• **TAREFA**
Atualize o trecho do texto sobre marketing que vai de "Essa talvez seja" até "(razões, momentos, valores)." e reescreva-o com "estrategistas" substituído por "gestores".

• **TEXTO EXTRAÍDO**
━━━━━━━━
Essa talvez seja a principal lição da ciência da gestão proposta por Clemente Nóbrega em seu último livro. Marketing é circunstância. A essência do marketing é o ser-humano; portanto, marketing é, antes de tudo, antropomarketing.
Assim, sendo, sugiro fortemente aos estrategistas e planejadores de marketing que, ao definirem seu próximo mercado, planejarem seu próximo lançamento, construírem sua estratégia de posicionamento de marca e estrutura de alianças e distribuição somente o façam se tiverem mapeado, em qualidade, as circunstâncias em que esse novo produto ou serviço, essa nova marca estaria interagindo com o consumidor potencial, se concentrando menos em atributos (tanto do consumidor, quanto do produto/serviço em si) e mais no processo de interação (razões, momentos, valores).
Isso porque pessoas querem que tarefas sejam feitas e os produtos e serviços, reforçados pela marca e por tudo mais que os envolve (distribuição, promoções, vantagens, embalagens, propaganda, etc), são os meios capazes de fazer com as tarefas sejam feitas (ou seja, que as necessidades sejam supridas nas circunstâncias em que é necessário que sejam – e isto depende!).
Neste caso, a pergunta certa a se fazer não é “Quem compraria esse novo produto que queremos lançar” ou “Quanto um cliente pagaria por este serviço extra”, mas sim “Em que circunstância (momento, situação, etc) esse meu produto (qual, como) resolveria (de que forma) algum problema (qual problema) de algum tipo de pessoa (os clientes potenciais)” ou “Quanto vale (valor de percepção traduzido em moeda) resolver (como, quando) este problema (qual) para aquela pessoa (qual) com esse serviço extra (qual, como)?”.
━━━━━━━━
• **LINHAS DE DADOS**
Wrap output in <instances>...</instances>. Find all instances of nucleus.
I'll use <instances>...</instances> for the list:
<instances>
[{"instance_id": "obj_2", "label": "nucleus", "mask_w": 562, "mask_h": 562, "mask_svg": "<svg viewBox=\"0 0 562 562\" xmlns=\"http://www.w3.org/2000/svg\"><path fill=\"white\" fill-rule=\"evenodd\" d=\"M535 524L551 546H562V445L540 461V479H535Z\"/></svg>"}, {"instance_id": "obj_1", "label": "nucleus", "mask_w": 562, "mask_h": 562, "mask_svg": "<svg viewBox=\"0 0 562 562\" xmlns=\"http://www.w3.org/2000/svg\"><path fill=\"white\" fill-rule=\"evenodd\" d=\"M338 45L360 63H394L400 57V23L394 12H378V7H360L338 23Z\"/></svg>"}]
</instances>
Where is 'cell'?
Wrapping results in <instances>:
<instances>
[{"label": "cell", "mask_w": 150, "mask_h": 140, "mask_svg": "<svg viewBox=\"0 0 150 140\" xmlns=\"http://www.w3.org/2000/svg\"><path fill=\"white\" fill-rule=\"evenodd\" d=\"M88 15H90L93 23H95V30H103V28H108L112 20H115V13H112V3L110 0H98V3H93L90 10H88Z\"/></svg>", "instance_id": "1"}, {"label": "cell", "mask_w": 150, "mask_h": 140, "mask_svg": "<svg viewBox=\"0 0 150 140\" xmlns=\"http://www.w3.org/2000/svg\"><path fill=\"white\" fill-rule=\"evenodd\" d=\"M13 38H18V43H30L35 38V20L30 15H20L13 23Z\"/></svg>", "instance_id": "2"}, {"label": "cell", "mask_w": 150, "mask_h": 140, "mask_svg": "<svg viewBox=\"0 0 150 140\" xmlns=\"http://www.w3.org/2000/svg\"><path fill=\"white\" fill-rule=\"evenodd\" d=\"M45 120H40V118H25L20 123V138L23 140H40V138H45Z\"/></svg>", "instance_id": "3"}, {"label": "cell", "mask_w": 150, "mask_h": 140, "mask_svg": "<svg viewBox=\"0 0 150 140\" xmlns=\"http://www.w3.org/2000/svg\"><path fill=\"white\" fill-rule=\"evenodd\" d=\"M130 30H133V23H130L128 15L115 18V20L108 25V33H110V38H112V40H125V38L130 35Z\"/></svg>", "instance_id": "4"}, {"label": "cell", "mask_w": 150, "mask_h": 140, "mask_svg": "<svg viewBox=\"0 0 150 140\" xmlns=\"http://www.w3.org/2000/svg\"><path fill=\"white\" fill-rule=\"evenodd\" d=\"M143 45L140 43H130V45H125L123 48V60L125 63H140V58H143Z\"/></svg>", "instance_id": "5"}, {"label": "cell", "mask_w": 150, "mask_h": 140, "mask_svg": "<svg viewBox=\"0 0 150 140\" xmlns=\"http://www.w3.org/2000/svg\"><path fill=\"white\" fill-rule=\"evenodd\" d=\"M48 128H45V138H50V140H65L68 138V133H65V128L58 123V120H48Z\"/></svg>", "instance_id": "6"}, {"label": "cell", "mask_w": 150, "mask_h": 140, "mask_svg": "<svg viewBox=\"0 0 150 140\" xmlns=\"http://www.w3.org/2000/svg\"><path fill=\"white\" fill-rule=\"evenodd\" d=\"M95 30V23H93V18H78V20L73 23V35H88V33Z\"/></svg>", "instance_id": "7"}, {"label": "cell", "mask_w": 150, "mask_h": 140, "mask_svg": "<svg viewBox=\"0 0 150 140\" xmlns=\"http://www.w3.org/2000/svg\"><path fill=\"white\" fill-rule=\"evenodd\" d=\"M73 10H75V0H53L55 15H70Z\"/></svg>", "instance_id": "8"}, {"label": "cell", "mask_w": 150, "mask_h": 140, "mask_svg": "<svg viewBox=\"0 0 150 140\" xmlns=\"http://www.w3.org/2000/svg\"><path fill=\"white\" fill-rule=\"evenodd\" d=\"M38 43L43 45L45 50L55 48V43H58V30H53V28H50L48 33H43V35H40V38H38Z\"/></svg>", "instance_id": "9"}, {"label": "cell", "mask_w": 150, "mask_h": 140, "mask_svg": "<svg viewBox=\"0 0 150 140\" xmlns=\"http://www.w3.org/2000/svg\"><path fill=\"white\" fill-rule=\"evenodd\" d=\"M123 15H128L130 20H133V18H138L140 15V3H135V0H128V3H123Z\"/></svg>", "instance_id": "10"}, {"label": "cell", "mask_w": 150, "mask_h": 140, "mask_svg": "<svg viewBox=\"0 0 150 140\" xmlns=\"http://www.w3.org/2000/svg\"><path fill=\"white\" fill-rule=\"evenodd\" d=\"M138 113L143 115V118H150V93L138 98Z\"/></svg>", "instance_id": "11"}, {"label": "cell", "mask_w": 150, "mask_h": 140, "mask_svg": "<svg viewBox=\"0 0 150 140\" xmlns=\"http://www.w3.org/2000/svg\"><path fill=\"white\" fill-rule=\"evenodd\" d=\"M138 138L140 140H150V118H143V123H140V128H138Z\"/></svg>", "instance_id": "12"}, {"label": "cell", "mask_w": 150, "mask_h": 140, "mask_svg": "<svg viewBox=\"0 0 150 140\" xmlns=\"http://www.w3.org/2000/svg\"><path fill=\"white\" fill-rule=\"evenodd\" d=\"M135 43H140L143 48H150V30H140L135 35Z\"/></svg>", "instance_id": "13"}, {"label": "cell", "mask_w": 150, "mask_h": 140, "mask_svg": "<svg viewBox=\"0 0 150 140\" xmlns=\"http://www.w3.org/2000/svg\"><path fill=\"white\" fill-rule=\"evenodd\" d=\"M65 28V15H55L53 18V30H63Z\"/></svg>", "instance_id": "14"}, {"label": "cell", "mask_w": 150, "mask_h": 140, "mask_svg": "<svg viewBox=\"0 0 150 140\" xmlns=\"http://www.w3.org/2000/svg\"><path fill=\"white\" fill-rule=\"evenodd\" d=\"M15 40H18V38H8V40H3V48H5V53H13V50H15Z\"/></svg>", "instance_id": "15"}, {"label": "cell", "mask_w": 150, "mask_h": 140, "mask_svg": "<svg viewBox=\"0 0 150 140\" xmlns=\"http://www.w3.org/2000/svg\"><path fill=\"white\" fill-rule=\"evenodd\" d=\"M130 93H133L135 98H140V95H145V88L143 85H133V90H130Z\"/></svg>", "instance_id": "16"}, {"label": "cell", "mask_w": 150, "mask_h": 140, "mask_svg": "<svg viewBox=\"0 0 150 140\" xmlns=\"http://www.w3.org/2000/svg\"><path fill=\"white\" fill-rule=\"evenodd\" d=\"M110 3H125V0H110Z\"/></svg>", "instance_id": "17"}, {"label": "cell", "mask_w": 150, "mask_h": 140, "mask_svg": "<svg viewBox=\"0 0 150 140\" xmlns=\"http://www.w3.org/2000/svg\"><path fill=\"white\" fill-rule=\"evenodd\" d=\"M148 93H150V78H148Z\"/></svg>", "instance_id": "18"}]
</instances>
━━━━━━━━
• **RESPOSTA**
Essa talvez seja a principal lição da ciência da gestão proposta por Clemente Nóbrega em seu último livro. Marketing é circunstância. A essência do marketing é o ser-humano; portanto, marketing é, antes de tudo, antropomarketing.
Assim, sendo, sugiro fortemente aos gestores e planejadores de marketing que, ao definirem seu próximo mercado, planejarem seu próximo lançamento, construírem sua estratégia de posicionamento de marca e estrutura de alianças e distribuição somente o façam se tiverem mapeado, em qualidade, as circunstâncias em que esse novo produto ou serviço, essa nova marca estaria interagindo com o consumidor potencial, se concentrando menos em atributos (tanto do consumidor, quanto do produto/serviço em si) e mais no processo de interação (razões, momentos, valores).